Serpeggia insomma un’insoddisfazione blanda ma caparbia e le giornate si srotolano sempre uguali, con le chiacchiere tra una permanente e l’altra e le storie minute delle clienti. Un bel giorno, però, uno sconosciuto entra per farsi tagliare i capelli e si dimentica al salone il primo volume della Recherche di Proust. Clara non è una gran lettrice, ma si mette il libro in borsa e lo lascia a stagionare su uno scaffale di casa per qualche mese, senza badarci. JB, il suo aitantissimo fidanzato – per giunta pompiere -, è lì lì per usarlo come fermaporte, ma pure quella pare una decisione troppo ardita nel sonnecchioso ménage domestico. Un bel giorno 2, però, Clara piglia il libro e comincia a leggere… e MAGIA DELLA LETTERATURA tutto cambierà per sempre.

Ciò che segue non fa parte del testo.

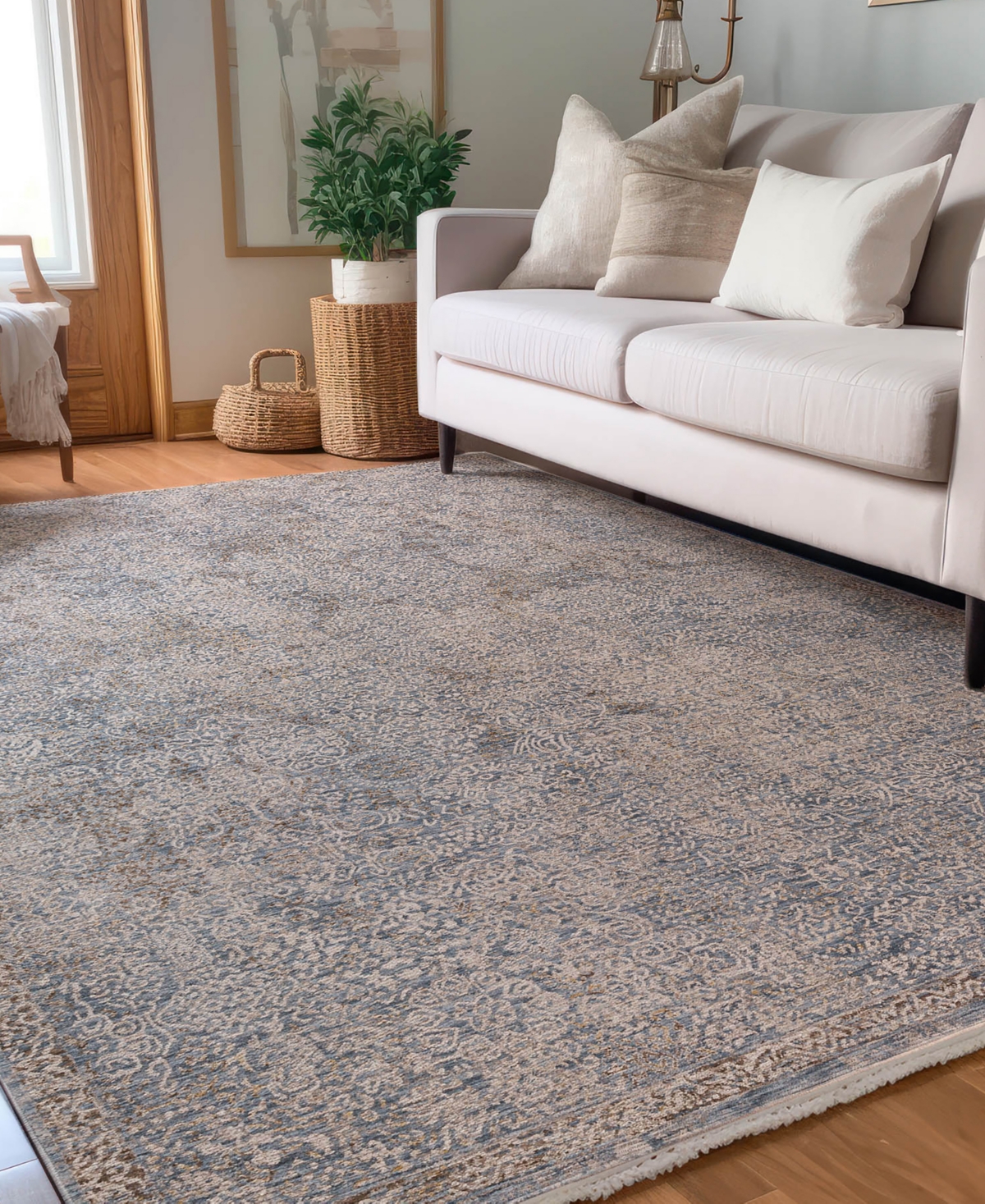Dalyn Vienna Vi5 3'x5' Area Rug In Denim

Il “risveglio” di Clara passa attraverso la lettura di un tomo multiforme, vasto e di difficile descrizione. Alla ricerca del tempo perduto credo sia in cima alle classifiche delle opere che fingiamo d’aver letto per darci un tono e per posizionarci fra i colti e i sapienti, ma l’unico moto di vera sincerità di Carlier – in un romanzo altrimenti MOLTO volpino – è l’assenza assoluta di barriere all’ingresso all’opera di Proust. Clara non si domanda se sarà capace di leggerlo, non si preoccupa di confrontarsi col Mostro Sacro, non ha nessuno da impressionare o nessuna prova d’intelligenza che le preme superare. Si siede lì e comincia a leggere, saltando probabilmente anche le 54 prefazioni che di solito accompagnano ogni edizione della Ricerca. Legge di gusto e per il gusto di percepire i personaggi come esseri umani suoi pari, in una bolla che per lei si dimostrerà rivelatoria e lontanissima da sovrastrutture o ansie da proiezione.

Io non ho ancora letto Proust e non so quanto Clara abbia scatenato in me desideri di emulazione. Ma sono contenta per lei, perché il suo approccio – anche al libro “difficile” per definizione – è molto sano. Clara legge Proust è una storia breve e piacevole, che forse si contraddice anche un po’, nonostante Clara non sia affatto spocchiosa: c’è un intento edificante, c’è l’idea antica della lettura che nobilita… e quest’idea “migliorativa” della lettura sottintende una certa gerarchia. O magari sono io, che non ho letto Proust e continuo a sentirmi in difetto… senza essere nemmeno capace di farmi la piega con disinvoltura.

[Segnalazioni pratiche di fruizione: su Storytel – dove l’ho ascoltato io – la lettrice che legge a voi Clara che legge Proust è Ilaria Gaspari, che ha tradotto il romanzo].